その傍らでほんの少し、愛する妻の家族を気にかけるだけ。そう、それだけ……。
***
「鼓は? どうだった?」
酔っぱらいをあしらいながら、燐太郎が戻ってきたことに気づくとすぐに心配そうな顔で聞く。
「熱で少し朦朧としてるみたいだった。咳は出てないみたいだけど、まだ原因がよく分からないし、とりあえず眠いようだったからベッドに寝かせておいたよ」
「べっど?」
聞き馴染みのない言葉が突然出てきて首をかしげるサヤに、すぐに言い直す。
「布団にね。無理に起き上がろうとしたみたいで床で寝ていたから。たぶん結婚式に来ようとしてくれてたんだと思う。声をかけたときもそのことを口にしてた」
「そうだったの……昨日は全然気づかなかった。情けないわ。自分のことばっかりで浮かれてて……。きっと心配かけないように無理してたのね」
それは本心から後悔しているから出た言葉だった。
サヤもまた、鼓の才能に嫉妬しながらも血のつながらない妹のことを大切に思っている。自分が十七のときにやってきたボロボロの子供を、愛してあげなければと思った。他の誰より自分が味方になってあげなければこの子はきっと世界の全てが敵だと思ってしまう。そう思って。
一緒に暮らす内にどんどん自分に心を許してくれているのが伝わってきて、余計に愛しくなった。小さなことでも心配しているのだという気持ちを伝えると少し嬉しそうに、照れくさそうに笑うのも可愛くて仕方がないと思っていた。
すぐに、父が鼓を引き取った理由がその才能にあるのだと気づいたが、そんなことはどうだっていいと思っていた。たくさん傷ついた子が、父によって最も栄えある立場になるのなら構わないと。
その気持ちが変わり始めたのは、燐太郎が帰ってきてからだった。
サヤは、鼓が燐太郎を見て、見たことがない顔をしたので怖かった。いつものどこか諦観したような表情でも、自分が話しかけたときの少し安心したような顔でもなく、目を輝かせジッと。それは獲物を見つめる目──。

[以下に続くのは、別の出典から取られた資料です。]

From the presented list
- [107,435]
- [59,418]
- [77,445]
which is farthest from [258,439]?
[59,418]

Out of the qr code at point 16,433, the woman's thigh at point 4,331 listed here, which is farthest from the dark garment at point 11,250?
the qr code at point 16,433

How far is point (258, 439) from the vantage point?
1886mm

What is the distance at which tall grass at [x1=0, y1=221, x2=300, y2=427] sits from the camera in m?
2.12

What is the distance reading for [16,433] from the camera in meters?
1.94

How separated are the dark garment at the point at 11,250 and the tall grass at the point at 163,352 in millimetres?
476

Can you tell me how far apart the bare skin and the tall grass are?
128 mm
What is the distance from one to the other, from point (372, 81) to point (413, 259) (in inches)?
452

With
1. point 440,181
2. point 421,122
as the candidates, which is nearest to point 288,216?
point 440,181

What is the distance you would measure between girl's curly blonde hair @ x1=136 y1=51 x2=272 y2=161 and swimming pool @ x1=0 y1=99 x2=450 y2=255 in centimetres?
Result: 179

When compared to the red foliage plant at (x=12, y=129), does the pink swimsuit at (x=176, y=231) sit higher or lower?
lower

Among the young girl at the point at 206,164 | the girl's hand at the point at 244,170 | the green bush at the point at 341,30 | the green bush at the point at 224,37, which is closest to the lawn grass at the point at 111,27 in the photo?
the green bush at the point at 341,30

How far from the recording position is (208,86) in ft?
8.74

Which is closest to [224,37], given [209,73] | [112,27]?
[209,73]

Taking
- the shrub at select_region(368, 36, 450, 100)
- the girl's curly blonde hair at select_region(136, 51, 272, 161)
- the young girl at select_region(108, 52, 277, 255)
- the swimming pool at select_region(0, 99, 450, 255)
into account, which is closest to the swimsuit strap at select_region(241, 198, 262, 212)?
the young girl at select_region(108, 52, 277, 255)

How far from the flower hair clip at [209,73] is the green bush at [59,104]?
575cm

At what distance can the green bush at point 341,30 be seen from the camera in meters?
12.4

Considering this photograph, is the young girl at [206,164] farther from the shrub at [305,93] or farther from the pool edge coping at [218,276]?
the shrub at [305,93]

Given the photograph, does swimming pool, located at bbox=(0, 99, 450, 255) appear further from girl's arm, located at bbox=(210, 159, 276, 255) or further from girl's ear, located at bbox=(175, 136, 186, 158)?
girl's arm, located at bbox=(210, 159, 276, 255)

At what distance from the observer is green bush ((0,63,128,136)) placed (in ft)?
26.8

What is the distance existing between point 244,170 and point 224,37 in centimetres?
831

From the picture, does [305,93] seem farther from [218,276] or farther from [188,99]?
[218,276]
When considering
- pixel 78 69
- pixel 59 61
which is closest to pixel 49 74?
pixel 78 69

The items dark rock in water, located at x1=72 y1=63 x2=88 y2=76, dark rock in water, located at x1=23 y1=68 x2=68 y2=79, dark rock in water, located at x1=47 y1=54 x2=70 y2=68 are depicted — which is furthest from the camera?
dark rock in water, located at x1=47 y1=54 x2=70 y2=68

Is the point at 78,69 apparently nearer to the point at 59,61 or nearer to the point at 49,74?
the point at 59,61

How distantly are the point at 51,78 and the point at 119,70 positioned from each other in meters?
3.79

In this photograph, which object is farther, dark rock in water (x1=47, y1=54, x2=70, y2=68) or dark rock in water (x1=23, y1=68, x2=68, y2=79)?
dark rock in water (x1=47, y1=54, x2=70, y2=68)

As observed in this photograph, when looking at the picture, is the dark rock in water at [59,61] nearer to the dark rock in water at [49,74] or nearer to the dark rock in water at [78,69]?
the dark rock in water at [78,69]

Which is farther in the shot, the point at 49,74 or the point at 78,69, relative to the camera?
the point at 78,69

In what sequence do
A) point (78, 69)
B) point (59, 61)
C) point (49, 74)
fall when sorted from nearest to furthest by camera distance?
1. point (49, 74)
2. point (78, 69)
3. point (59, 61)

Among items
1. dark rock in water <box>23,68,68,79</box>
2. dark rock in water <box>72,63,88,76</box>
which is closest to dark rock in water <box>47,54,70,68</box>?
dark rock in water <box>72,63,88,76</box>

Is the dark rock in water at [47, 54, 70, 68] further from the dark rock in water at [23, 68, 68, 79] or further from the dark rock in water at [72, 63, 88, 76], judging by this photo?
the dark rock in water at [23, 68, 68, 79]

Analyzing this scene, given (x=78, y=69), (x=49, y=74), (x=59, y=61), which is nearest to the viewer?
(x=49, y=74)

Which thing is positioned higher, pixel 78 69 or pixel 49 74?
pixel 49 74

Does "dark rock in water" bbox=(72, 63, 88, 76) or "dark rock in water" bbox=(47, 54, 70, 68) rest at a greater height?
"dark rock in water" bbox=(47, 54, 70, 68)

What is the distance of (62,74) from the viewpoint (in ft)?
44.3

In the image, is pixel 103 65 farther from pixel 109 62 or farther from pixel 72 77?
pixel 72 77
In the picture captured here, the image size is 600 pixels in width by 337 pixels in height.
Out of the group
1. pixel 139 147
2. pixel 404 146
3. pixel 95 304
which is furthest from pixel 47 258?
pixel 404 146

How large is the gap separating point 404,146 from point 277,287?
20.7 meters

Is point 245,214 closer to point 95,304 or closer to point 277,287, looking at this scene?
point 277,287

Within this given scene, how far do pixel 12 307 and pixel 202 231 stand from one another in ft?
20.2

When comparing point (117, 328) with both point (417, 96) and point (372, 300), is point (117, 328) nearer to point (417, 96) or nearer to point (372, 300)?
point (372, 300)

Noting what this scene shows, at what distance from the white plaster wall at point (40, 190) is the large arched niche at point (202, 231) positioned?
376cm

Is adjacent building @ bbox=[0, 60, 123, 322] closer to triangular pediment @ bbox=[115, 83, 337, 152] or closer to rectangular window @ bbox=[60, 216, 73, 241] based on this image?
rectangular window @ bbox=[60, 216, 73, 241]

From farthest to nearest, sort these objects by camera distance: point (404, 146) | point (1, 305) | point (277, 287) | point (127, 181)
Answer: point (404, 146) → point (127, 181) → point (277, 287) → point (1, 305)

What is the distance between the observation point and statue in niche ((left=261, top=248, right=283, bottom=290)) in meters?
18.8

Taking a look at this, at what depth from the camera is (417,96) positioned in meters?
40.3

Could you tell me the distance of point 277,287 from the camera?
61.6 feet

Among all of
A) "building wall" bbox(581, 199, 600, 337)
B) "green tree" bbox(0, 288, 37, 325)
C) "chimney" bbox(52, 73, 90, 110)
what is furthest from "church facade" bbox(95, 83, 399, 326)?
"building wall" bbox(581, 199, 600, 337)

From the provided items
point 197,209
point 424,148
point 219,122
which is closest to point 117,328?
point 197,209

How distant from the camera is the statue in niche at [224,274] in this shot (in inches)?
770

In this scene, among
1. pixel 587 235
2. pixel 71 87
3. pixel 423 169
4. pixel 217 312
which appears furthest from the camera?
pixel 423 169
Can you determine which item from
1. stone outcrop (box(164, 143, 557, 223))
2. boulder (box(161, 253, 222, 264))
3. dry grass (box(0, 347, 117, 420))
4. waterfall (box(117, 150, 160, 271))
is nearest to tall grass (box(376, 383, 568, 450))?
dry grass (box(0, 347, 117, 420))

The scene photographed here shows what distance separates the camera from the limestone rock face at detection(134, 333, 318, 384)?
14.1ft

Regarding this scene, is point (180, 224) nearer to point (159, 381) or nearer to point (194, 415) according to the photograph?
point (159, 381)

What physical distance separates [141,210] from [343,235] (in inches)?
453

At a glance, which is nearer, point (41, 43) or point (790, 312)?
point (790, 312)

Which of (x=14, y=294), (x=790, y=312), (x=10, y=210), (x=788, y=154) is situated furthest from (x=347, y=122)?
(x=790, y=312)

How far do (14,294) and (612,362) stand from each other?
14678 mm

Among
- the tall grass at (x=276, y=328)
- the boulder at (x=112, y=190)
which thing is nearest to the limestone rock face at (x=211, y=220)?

奪われる、と思った。八つも下の子供に、女としての幸せすら取られる、と。父の子として、忍としての才能が無かった自分にはもうそれしか残っていないのに。どうしたって自分の方が勝ち目があるはずなのに、言いようのない焦りを感じて、でもサヤの結婚について一応は考えていた父が燐太郎にとって都合が良いように話を持ちかけて進めてくれた。すぐに燐太郎の両親も応じてくれて、驚くほど簡単に幸せを手に入れた。
それに従って、どんどん鼓の心が離れていくのは気づいていた。いつからか互いの部屋に入ることすら無くなって、たまに食事を一緒にとるくらいしかなくなって。でも、鼓には蒲がいる。相変わらず私のことが大嫌いな蒲がそばにいるから。もう私が味方になってあげなくてもきっと大丈夫。私は、私の幸せを大事にすればいい。
私は、私のこれからを愛してあげればいい。もう、この家の娘というだけではないのだから。この授かった幸福の象徴こそ、私が愛すべきもの──。